Guidance Raised Significantly for Full-Year 2026
Management raised full-year 2026 revenue guidance to $7.65–$7.66 billion. This implies 71% annual growth. The prior guidance range was $7.18–$7.20 billion. The revision is substantial, more than $460 million higher.
Adjusted free cash flow guidance was raised to $4.2–$4.4 billion. Adjusted income from operations guidance increased to $4.44–$4.45 billion. U.S. commercial revenue guidance was lifted to over $3.224 billion, at least 120% annual growth. Q2 2026 revenue guidance of approximately $1.8 billion surpassed analyst forecasts of $1.68 billion.

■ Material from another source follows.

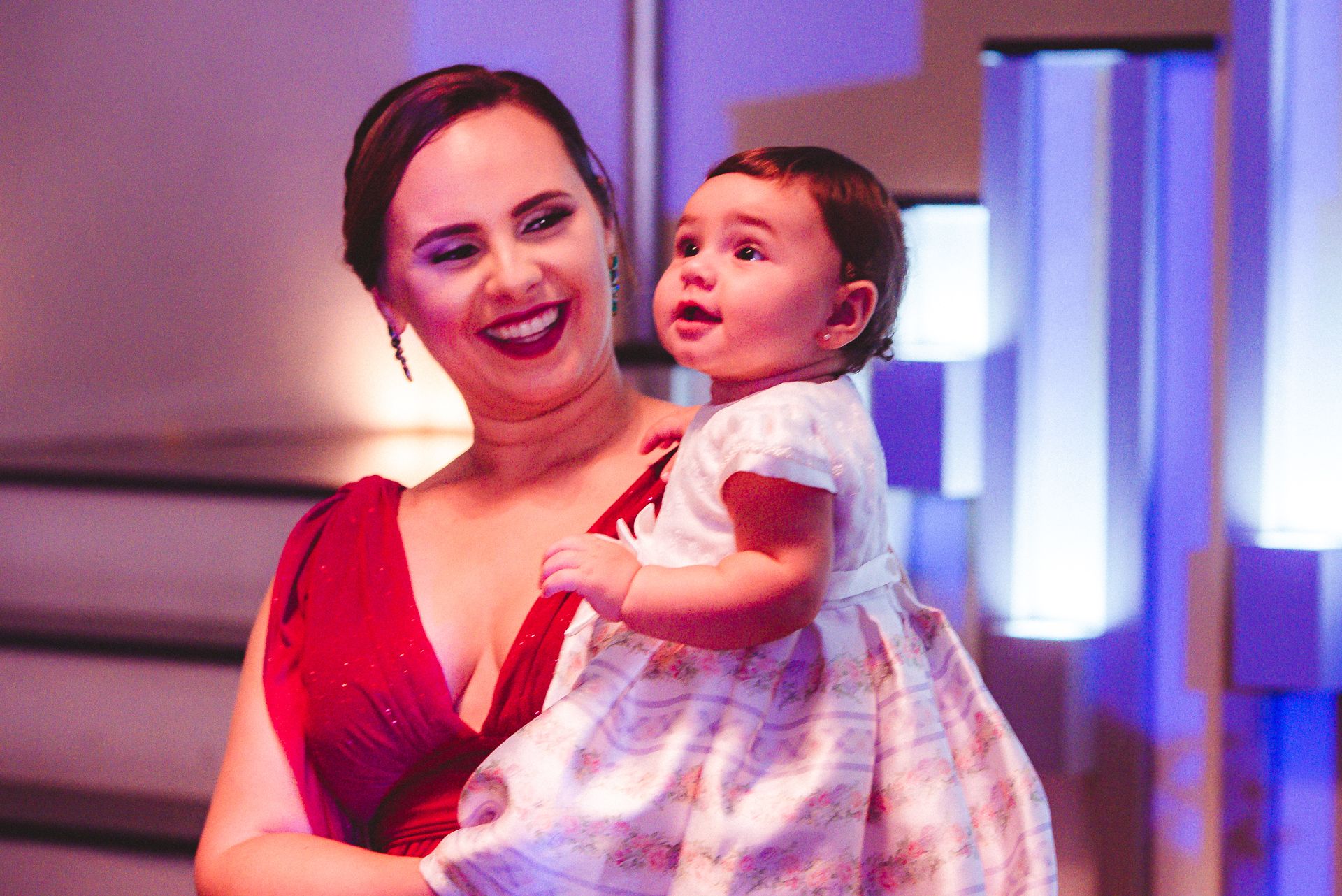 Festa de 15 anos Gabriela Teixeira - 2 - 0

Analyst Reactions and Valuation Debate
Wall Street reactions reflect a familiar Palantir divide. The underlying results are universally impressive. But the valuation polarises analysts sharply. PLTR trades at approximately 226 times trailing earnings.

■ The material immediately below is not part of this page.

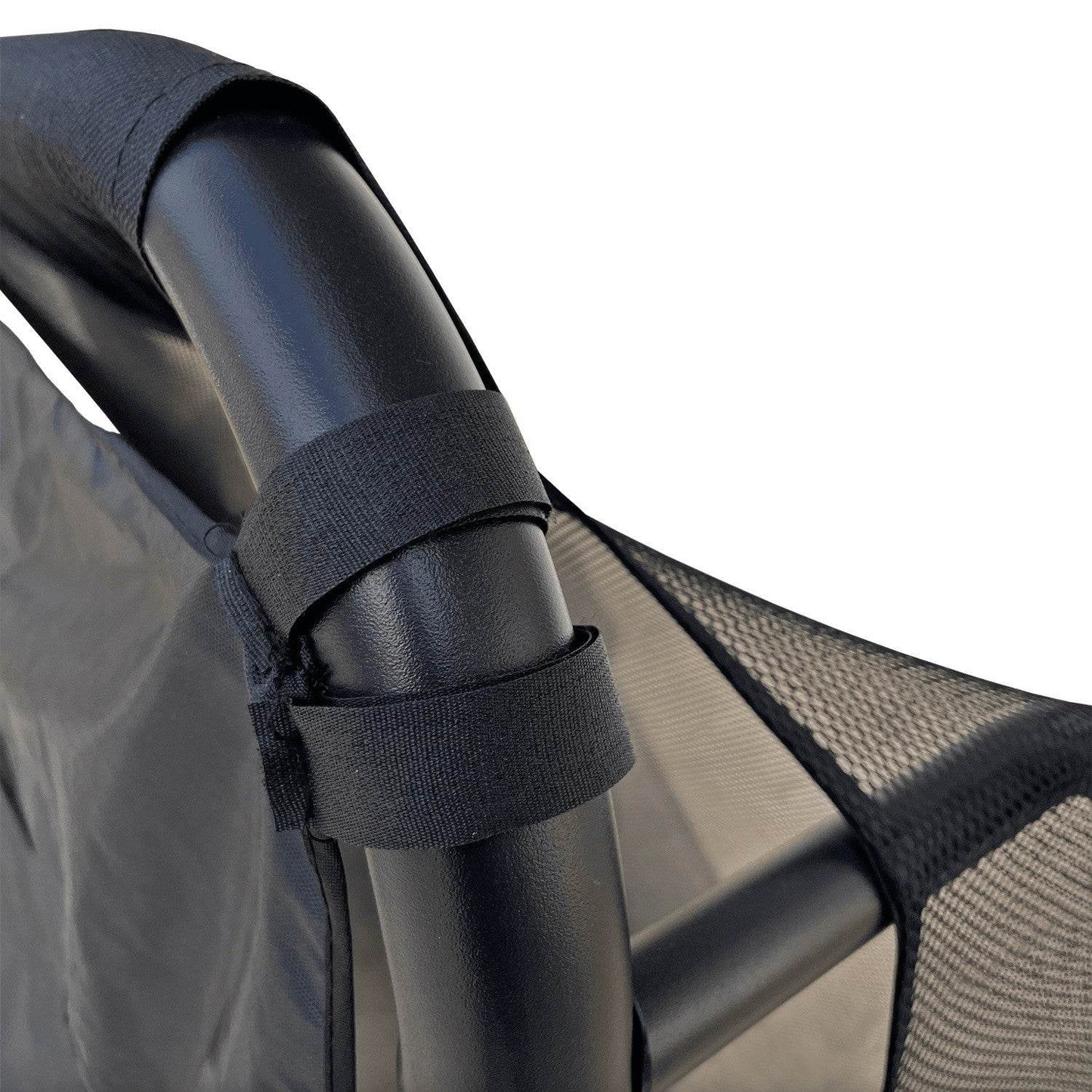 Arco de Futbol Pro 220 cm - Hobby Market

Wedbush reiterated Outperform with a $230 price target, labelling Palantir a potential “trillion-dollar AI company”. Oppenheimer initiated at Outperform with a $200 target. DZ Bank issued a Buy with a $175 target. Citi holds the Street-high target at $260.
HSBC holds a contrarian position. It was downgraded to Hold with a $151 target. The bank cited growing competition from OpenAI, Anthropic, and the proliferation of AI tooling as key risks. Investors are watching whether AIP’s moat holds as commoditised AI alternatives scale.
Bottom Line
Palantir delivered a quarter that exceeded even its most optimistic supporters’ forecasts. Revenue, profit, and guidance all beat consensus. Ten consecutive quarters of accelerating revenue confirm structural momentum, not a cyclical bump. The critical question heading into H2 2026: can AIP adoption sustain triple-digit commercial growth? The Q2 2026 earnings report will be the next key test.